__TASK SET__
1. According to the text on IR radiation, what frequency range corresponds to infrared wavelengths?
2. Please list the application fields where, according to the text on IR radiation, infrared heating has become widespread.
3. Extend the text on IR radiation, picking up after its final sentence.

The IR radiation

The Infrared (IR) radiation is an electromagnetic field with a wavelength ranging, conventionally, from 300 µm to the edge of visible red light (approx. 700 nm). These wavelengths correspond to a frequency range of approx. 1 to 400 THz.
Infrared radiation is popularly known as "heat" or "thermal radiation". Unlike heat transmitted by conduction or convection, thermal radiation can propagate through vacuum.

Infrared radiation can be used as a deliberate heating source and its use has become quite widespread in several application fields, from ambient heating to cooking, from health-care applications to industrial processing.

Due to the high IR energy absorption rate of many substrates, thermal radiation cannot penetrate them deeply and is therefore an ideal method for surface heating applications (coating, laminating, paint drying, etc.).

Typical advantages of the IR heating method are:

- fast and easily adjustable heating rate
- quick pre-heating of the heat source
- low thermal inertia
- accurate process control
- partial / localised heating is possible- high energy efficiency (one-stage heat transfer from the source to the product)
- no need for contact with solid surfaces or hot fluids (no-contact heating)
- environmentally friendly (no fumes, no noise released by the heat source)
- flexible and modular system

Microscopically, IR waves are typically emitted or absorbed by molecules when they change their vibrational-rotational status. Emission and absorption of infrared radiation by the matter occurs across a spectrum of wavelengths, but in most cases only a limited region of the spectrum is of practical interest, depending on the specific purpose of the IR application (industrial, scientific, diagnostic, etc.).

__DATASET EXCERPTS__
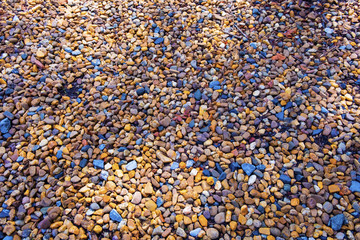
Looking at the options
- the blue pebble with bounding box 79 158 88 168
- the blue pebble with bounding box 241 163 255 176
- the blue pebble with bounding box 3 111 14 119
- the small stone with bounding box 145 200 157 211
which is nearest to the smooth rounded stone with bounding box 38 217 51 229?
the blue pebble with bounding box 79 158 88 168

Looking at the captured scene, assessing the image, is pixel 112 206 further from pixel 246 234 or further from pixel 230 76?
pixel 230 76

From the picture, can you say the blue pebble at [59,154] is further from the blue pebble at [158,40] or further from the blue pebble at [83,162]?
the blue pebble at [158,40]

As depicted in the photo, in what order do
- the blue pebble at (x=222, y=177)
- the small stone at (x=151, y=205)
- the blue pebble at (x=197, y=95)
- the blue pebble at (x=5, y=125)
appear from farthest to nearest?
the blue pebble at (x=197, y=95), the blue pebble at (x=5, y=125), the blue pebble at (x=222, y=177), the small stone at (x=151, y=205)

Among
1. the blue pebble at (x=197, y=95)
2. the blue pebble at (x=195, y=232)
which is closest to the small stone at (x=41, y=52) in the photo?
the blue pebble at (x=197, y=95)

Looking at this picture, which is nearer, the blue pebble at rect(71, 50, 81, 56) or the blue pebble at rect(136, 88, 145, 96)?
the blue pebble at rect(136, 88, 145, 96)

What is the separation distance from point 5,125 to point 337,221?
253 centimetres

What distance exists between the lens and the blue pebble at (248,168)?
2.08 m

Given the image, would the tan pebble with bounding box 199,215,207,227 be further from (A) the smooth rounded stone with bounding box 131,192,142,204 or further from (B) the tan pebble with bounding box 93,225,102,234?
(B) the tan pebble with bounding box 93,225,102,234

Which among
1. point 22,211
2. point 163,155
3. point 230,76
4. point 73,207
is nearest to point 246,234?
point 163,155

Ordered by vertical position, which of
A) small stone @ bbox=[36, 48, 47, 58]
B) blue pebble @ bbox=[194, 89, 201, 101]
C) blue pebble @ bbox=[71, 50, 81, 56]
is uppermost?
small stone @ bbox=[36, 48, 47, 58]

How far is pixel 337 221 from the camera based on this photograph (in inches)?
73.4

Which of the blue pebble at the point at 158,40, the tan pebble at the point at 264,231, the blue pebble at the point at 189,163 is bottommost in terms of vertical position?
the tan pebble at the point at 264,231

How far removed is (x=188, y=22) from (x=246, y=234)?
2057 mm

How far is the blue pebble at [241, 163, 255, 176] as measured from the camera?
208 cm
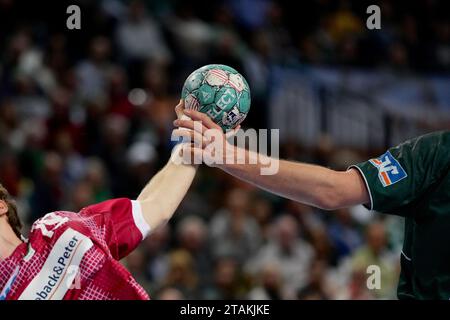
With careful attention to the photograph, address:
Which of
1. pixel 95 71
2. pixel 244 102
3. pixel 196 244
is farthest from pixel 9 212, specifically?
pixel 95 71

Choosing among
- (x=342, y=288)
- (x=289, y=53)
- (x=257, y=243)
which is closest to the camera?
(x=342, y=288)

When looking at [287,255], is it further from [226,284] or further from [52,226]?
[52,226]

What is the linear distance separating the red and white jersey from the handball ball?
834 mm

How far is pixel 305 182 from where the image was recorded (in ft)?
13.8

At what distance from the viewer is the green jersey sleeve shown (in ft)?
14.2

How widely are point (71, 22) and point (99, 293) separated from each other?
304 inches

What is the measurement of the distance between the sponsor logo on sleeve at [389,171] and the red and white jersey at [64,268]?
4.25 feet

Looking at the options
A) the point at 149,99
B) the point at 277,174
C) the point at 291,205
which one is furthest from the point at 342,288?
the point at 277,174

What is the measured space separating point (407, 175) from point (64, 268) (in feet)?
5.61

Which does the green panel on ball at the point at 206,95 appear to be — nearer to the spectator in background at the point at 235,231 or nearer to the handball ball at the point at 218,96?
the handball ball at the point at 218,96

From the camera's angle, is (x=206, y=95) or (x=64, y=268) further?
(x=206, y=95)

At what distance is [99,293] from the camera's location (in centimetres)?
424

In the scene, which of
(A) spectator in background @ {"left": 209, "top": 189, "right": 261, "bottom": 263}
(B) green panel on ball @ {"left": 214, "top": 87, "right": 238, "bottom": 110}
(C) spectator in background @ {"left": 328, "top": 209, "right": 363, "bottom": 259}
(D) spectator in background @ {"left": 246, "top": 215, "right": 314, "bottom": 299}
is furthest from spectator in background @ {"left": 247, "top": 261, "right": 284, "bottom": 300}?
(B) green panel on ball @ {"left": 214, "top": 87, "right": 238, "bottom": 110}

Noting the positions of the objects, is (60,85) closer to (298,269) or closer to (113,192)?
(113,192)
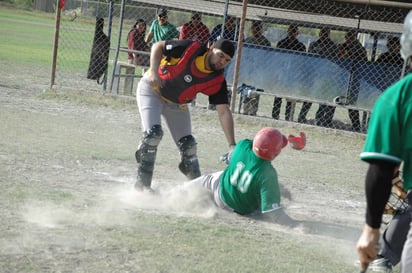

__RESULTS FOR EACH TASK__
1. Approximately 1 to 400 THz.

2.
- Ambient heating
- Cooking
- Health-care applications
- Industrial processing

3.
Various sub-division schemes of the IR spectrum have been elaborated according to convenience, and that of practical use in the industry with reference to thermal processes is the following:

- Short-wave Infrared (SWIR): emission peak in the frequency range 1-2 µm
- Medium-wave Infrared (MWIR): emission peak in the frequency range 2-4 µm
- Long-wave Infrared (LWIR): emission peak in the frequency range 4-10 µm

The higher is the temperature of the IR source, the lower is the wavelength of the emission peak and the higher is the total amount of energy emitted.

A large variety of IR sources (emitters) operating at temperatures up to 1,200°C and radiated power values up to 150 kW/m2 are available in the market, that can be conveniently selected according to the specific application required.

The Long Wave IR (LWIR) technology

Some heating processes require, or can be carried out at, high or relatively high temperatures: in this case, short or medium wave IR emitters (quartz lamps and tubes with tungsten or carbon emitters, filled or not with halogen gas) can be conveniently used and several tens kW/m2 of radiant energy can be applied.

In other cases, however, such drastic process conditions are not acceptable, and the process can be carried out more conveniently at lower temperature and radiant power values, ie. by using long wave IR (LWIR) emitters.

STALAM specialises in the LWIR heat processing technology, having developed and patented innovative electrical radiating panels, which offer all the advantages of the IR technique while eliminating the problems associated with long and medium wave radiations, typically product surface defects such as colour changes, chemical degradation, bubbles, fissures, etc.

Additional benefits of the LWIR technology are:

- higher penetration depth
- lower specific power (gentle heat treatment)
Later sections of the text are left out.